Client Updates

COMESA’s Expanded Consumer Protection Mandate of the CCCC

On 4 December 2025, the COMESA Council of Ministers adopted the COMESA Competition and Consumer Protection Regulations, 2025, which repealed the old regime effective 5 December 2025.

On 4 December 2025, the COMESA Council of Ministers adopted the COMESA Competition and Consumer Protection Regulations, 2025, which repealed the old regime effective 5 December 2025. Aside from the mandatory and suspensory merger control regime (for an overview see our client brief on the merger control regime) the new Regulations substantially expanded the Commission's consumer protection mandate.

The old regime, embedded within the broader competition regulations, was characterized by a largely discretionary enforcement approach. Consumer protection was a secondary consideration, assumed to follow from competition enforcement rather than being a standalone priority (for a discussion of the old regime see our cliet brief on the old regime). In contrast, the 2025 Regulations recognize consumer protection as an explicit, primary mandate of the Commission. The 2025 Regulations substantially increased the Commission’s regulatory authority in respect to consumer protection matters with cross boarder effects. They explicitly empower the Commission to actively enforce consumer protection rights, rather than merely monitoring consumer issues. Furthermore, in line with the amendments to the COMESA merger control and antitrust regimes, the 2025 Regulations identify the digital economy as a key concern in respect to consumer protection. The increased importance of consumer protection within the Commission’s mandate is also reflected in the renaming of the COMESA Competition Commission to COMESA Competition and Consumer Commission (CCCC).

Express consumer rights

The 2025 Regulations establish a set of enforceable consumer rights and corresponding prohibitions. Consumers are entitled to accurate and truthful information, with false, misleading, or deceptive representations expressly prohibited. There is a clear right to safety and product conformity, reinforced by bans on the sale of unsafe, defective, or non-standard goods. The regime further prohibits capturing and exploitative behavior, and conduct that takes advantage of consumers’ weaker bargaining positions. Unfair terms in consumer contracts are outlawed, particularly clauses that distort contractual fairness or unduly prejudice consumers. In addition, consumers are guaranteed access to redress, including compensation and corrective orders where harm has been sustained.

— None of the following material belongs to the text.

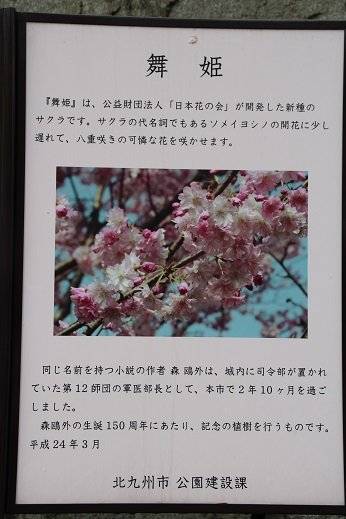 桜1 2015-4-5-9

Collectively, these rights are embedded within an enforceable legal regime that grants the CCCC direct authority to intervene and act, rather than limiting it to advisory or consultation functions.

Specific focus on consumer protection in consumer protection

The 2025 Regulations prohibit the supply of digital content that causes or is likely to cause consumer harm or distress. Specifically, the 2025 Regulations outlaw designs or practices that:

  • mislead or deceptively influence consumer choices;
  • manipulate consumer decision-making online; or
  • facilitate fraudulent practices.

Expanded investigative tools

The 2025 Regulations grant the CCCC enhanced investigatory powers in consumer protection matters on par with their authorities in respect to competition enforcement, including:

  • conducting market inquiries allowing the CCCC to investigate sectors where they find evidence or see risk of systemic violations;
  • search and seizure powers aimed to allow for collecting of evidence of unlawful practices;
  • issuing interim cease-and-desist orders to prevent serious or irreparable harm to consumers before a full investigation or inquiry can be concluded.

Furthermore, the 2025 Regulations obligate market participants to participate in inquiries or investigations. None compliance can be penalized with find of up to 10% of COMESA-wide annual turnover.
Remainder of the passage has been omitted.